Main Question
can we teach computers to learn like humans do, by combining the power of memorization and generalization?
Study Resources
Tensorflow Tutorial
Nice Qiita Post in Japanese
Research Blog
Visual Concept
Case Study
Let's say one day you wake up with an idea for a new app called FoodIO*. A user of the app just needs to say out loud what kind of food he/she is craving for (the query). The app magically predicts the dish that the user will like best, and the dish gets delivered to the user's front door (the item). Your key metric is consumption rate—if a dish was eaten by the user, the score is 1; otherwise it's 0 (the label).

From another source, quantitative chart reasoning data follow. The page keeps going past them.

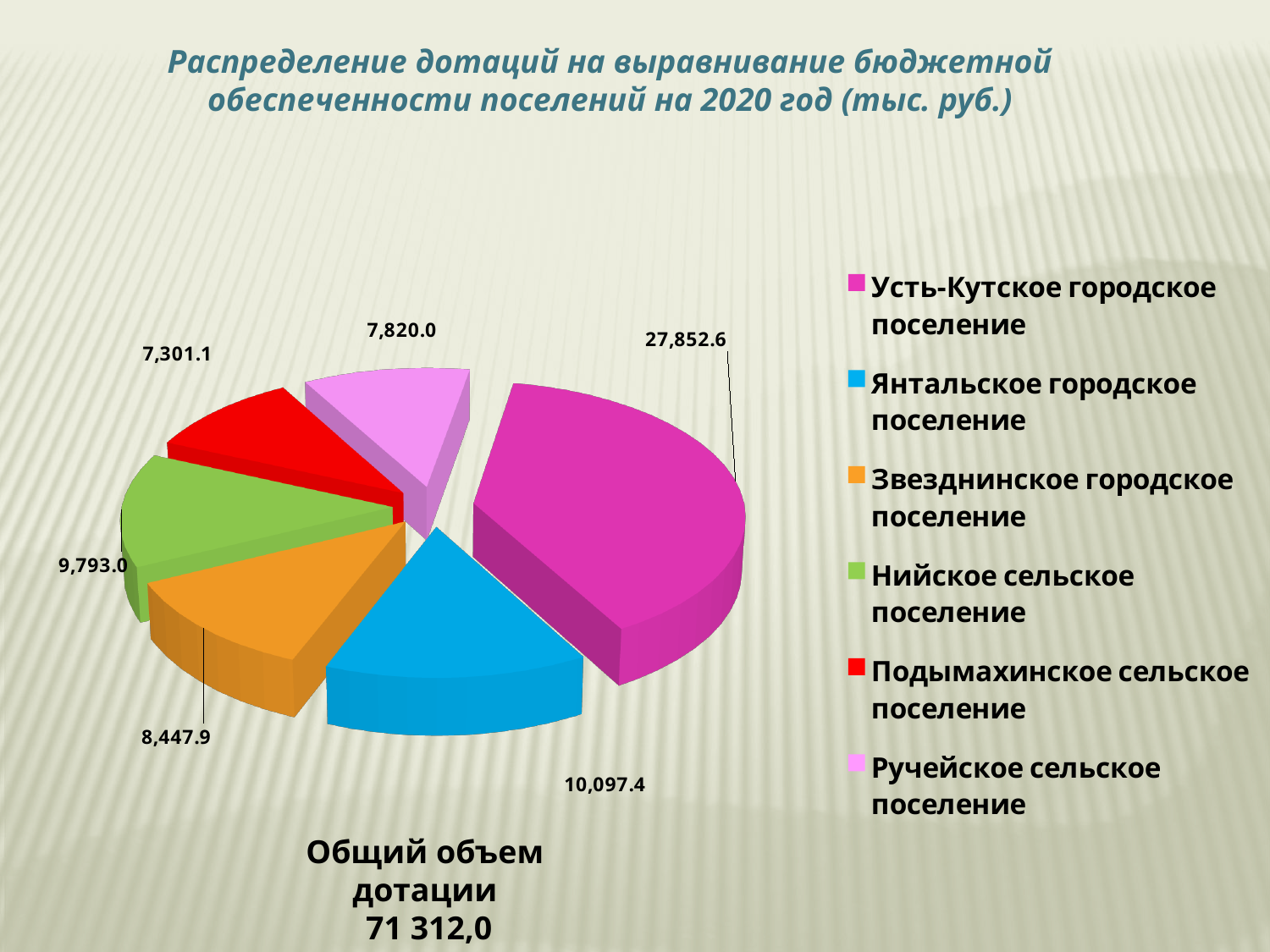
What is the value for Янтальское городское поселение? 10,097.4 What is the value for Усть-Кутское городское поселение? 27,852.6 How many slices does the pie chart have? 6 What is the difference between the values for Усть-Кутское городское поселение and Янтальское городское поселение? 17,755.2 Which is larger: the value for Звезднинское городское поселение or Нийское сельское поселение? Нийское сельское поселение What type of chart is shown on the slide? Pie chart What is the value for Ручейское сельское поселение? 7,820.0 What is the value for Нийское сельское поселение? 9,793.0 Which settlement receives the largest share of the subsidy? Усть-Кутское городское поселение What is the total volume of the subsidy shown on the slide? 71 312,0 Which settlement receives the smallest share of the subsidy? Подымахинское сельское поселение Which colour represents Подымахинское сельское поселение in the legend? Red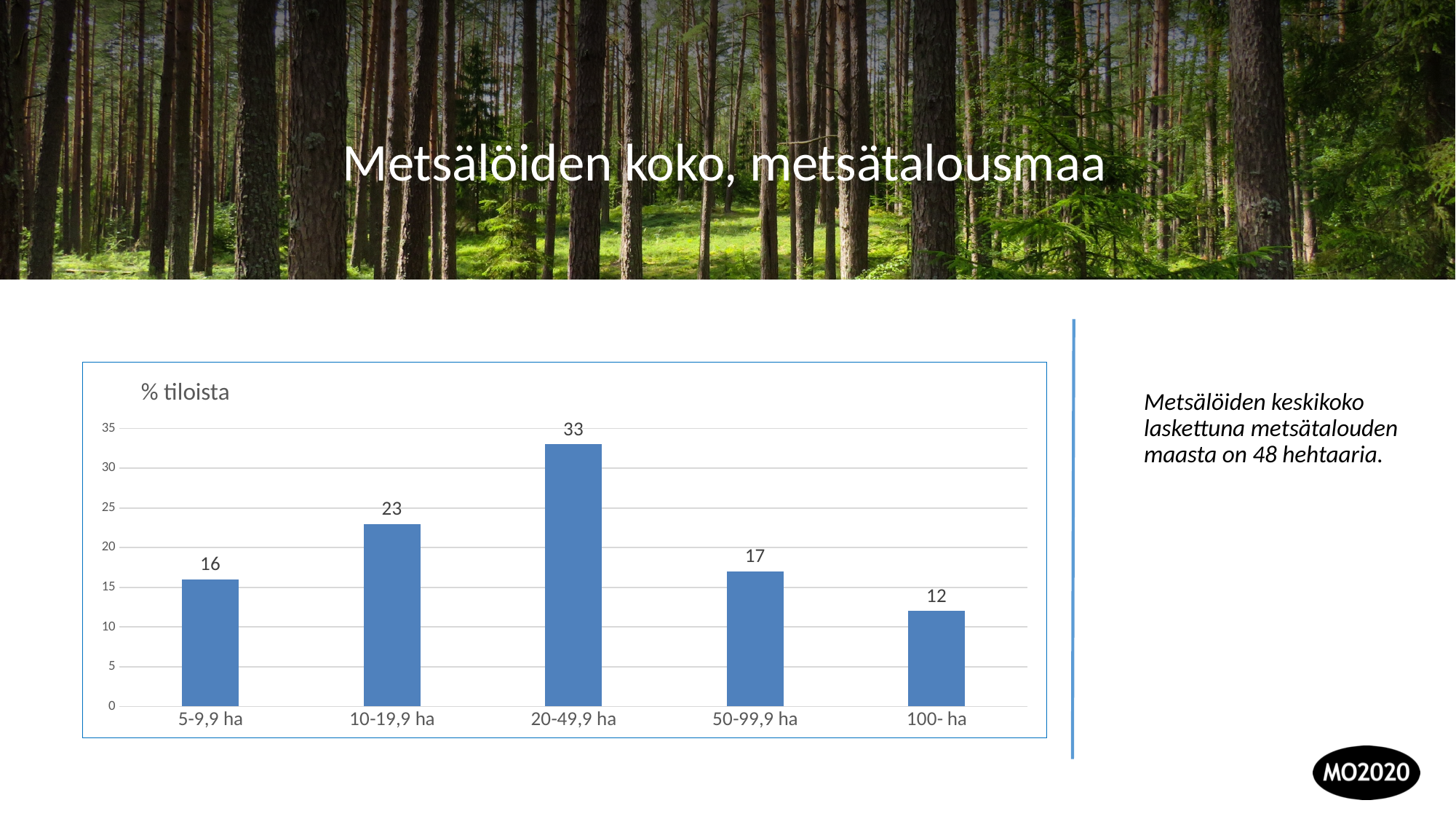
What is the difference between the values for 10-19,9 ha and 50-99,9 ha? 6 What is the value for the 20-49,9 ha category? 33 Which category has the lowest value? 100- ha What is the value for the 100- ha category? 12 What kind of chart is shown on the slide? bar chart Which is larger, the value for 5-9,9 ha or the value for 50-99,9 ha? 50-99,9 ha What is the title of the chart? % tiloista Is the value for 10-19,9 ha greater or less than 20? greater What is the value for the 5-9,9 ha category? 16 Which category has the highest value? 20-49,9 ha What is the difference between the highest and lowest values in the chart? 21 How many categories are shown on the x axis? 5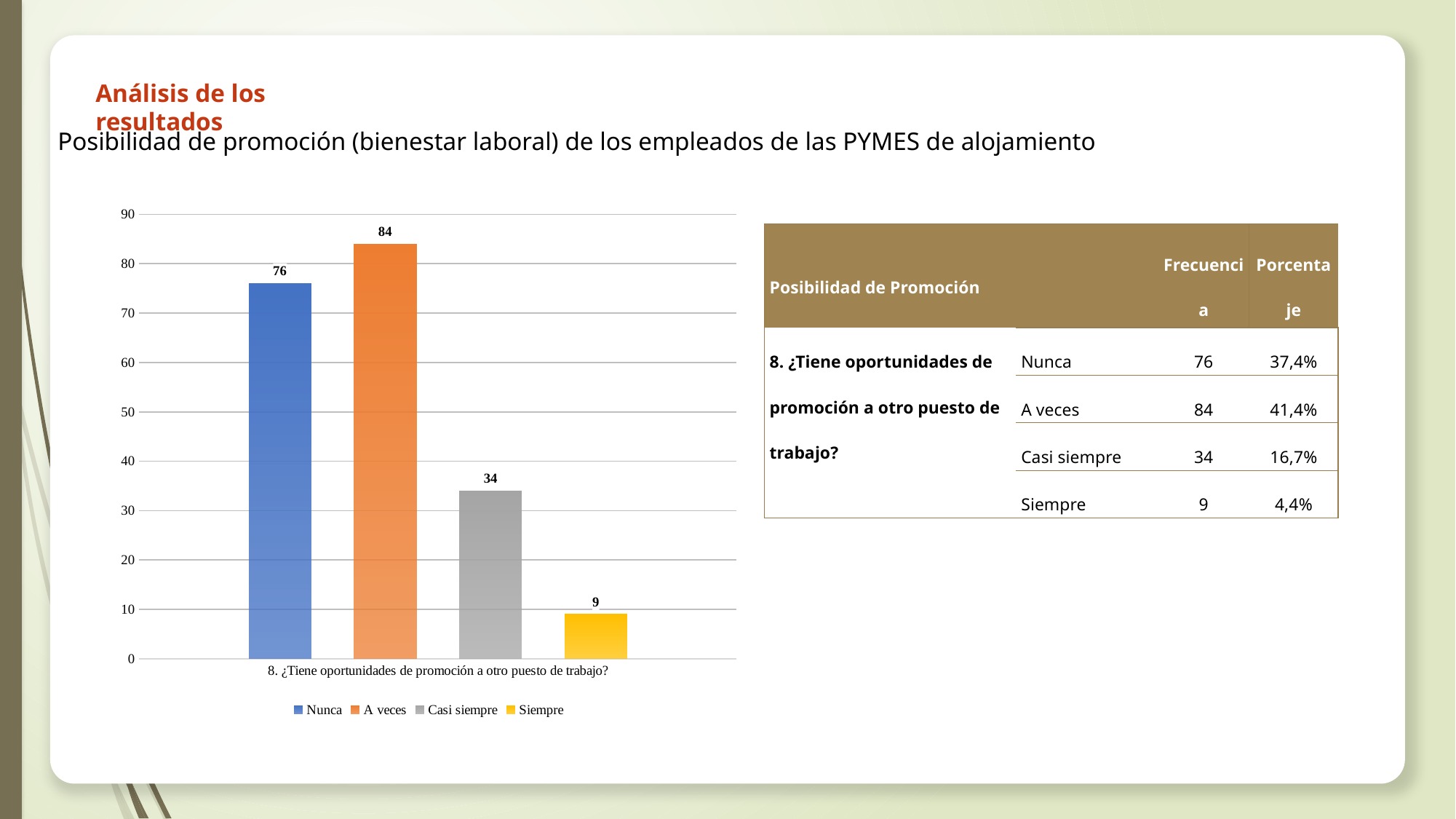
What is the value for Casi siempre in the bar chart? 34 What colour is the bar for Siempre in the bar chart? Yellow What is the value for A veces in the bar chart? 84 What is the difference between the values for Casi siempre and Siempre in the bar chart? 25 How many series does the legend of the bar chart list? 4 Which series has the highest value in the bar chart? A veces Which is larger in the bar chart, Nunca or Casi siempre? Nunca What is the value for Nunca in the bar chart? 76 Which series has the lowest value in the bar chart? Siempre What is the difference between the values for A veces and Nunca in the bar chart? 8 What is the value for Siempre in the bar chart? 9 What kind of chart is shown on the slide? Bar chart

You come up with some simple rules to start, like returning the items that match the most characters in the query, and you release the first version of FoodIO. Unfortunately, you find that the consumption rate is pretty low because the matches are too crude to be really useful (people shouting “fried chicken” end up getting “chicken fried rice”), so you decide to add machine learning to learn from the data.
Wide Model
It is good at memorising all those sparse and specific rules.
Ex) AND(query="fried chicken", item="chicken and waffles")
Deep Model
It is able to greatly generalise to similar items via embeddings.
query = "fried chicken", item = "chicken fried rice"
Wide & Deep Model
While analysing customer behaviour, we have found these two types of issues exist.
- Very targeted and specific query: "Hot latte with whole milk"
- More explanatory and vague query "Seafood", "Italian Food"
Approach : Why not combine both models?
Hence, the cross-feature transformation in the wide model component can memorize all those sparse, specific rules, while the deep model component can generalize to similar items via embeddings.